Another way of putting it might be that aspiring to total recovery is misguided, and that we should instead think of the eating disorder, like any other life event, as a mixture of negative and positive effects, as something to be learnt from, and as something whose proportions of positive and negative are defined primarily by oneself. On the other hand, if you're entering treatment, or unsure of whether you dare to, being robbed of the concept of a possible complete recovery might be unhelpful to say the least. Certainly my hackles rise whenever I encounter an argument for rejecting the concept and term recovery in favour of remission. The evidence for defining an eating disorder as a "chronic neurobiological condition" (Olwyn, 2013) is far too patchy and problematic to justify this choice of terminology. Life is not an aftermath to illness, spent waiting and wondering whether it will return. The words we choose matter, and no life is enhanced by an umbrella as bleak as remission.

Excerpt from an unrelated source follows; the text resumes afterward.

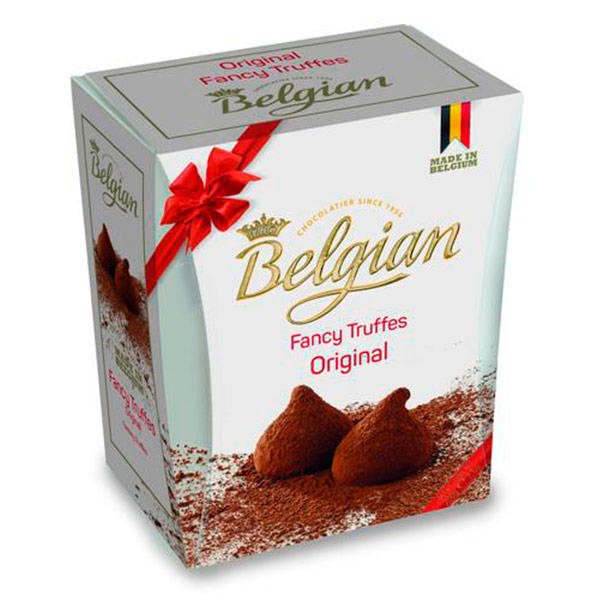 Конфеты Belgian Бельгийский трюфель в какао пудре 200 гр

However you prefer to think of it: If it doesn't kill you, it will make you stronger. Death isn't an idle metaphor here, and nor is strength.

References

Fairburn, C.G. (2008). Cognitive behavior therapy and eating disorders. New York: Guilford. Google Books preview here.

Jaffe, A. (2011). Abstinence is not the only option. Psychology Today, 9 March. Full text here.

Olwyn, G. (2013). Remission accomplished: What does it signify? The Eating Disorder Institute, 14 May. Full text here.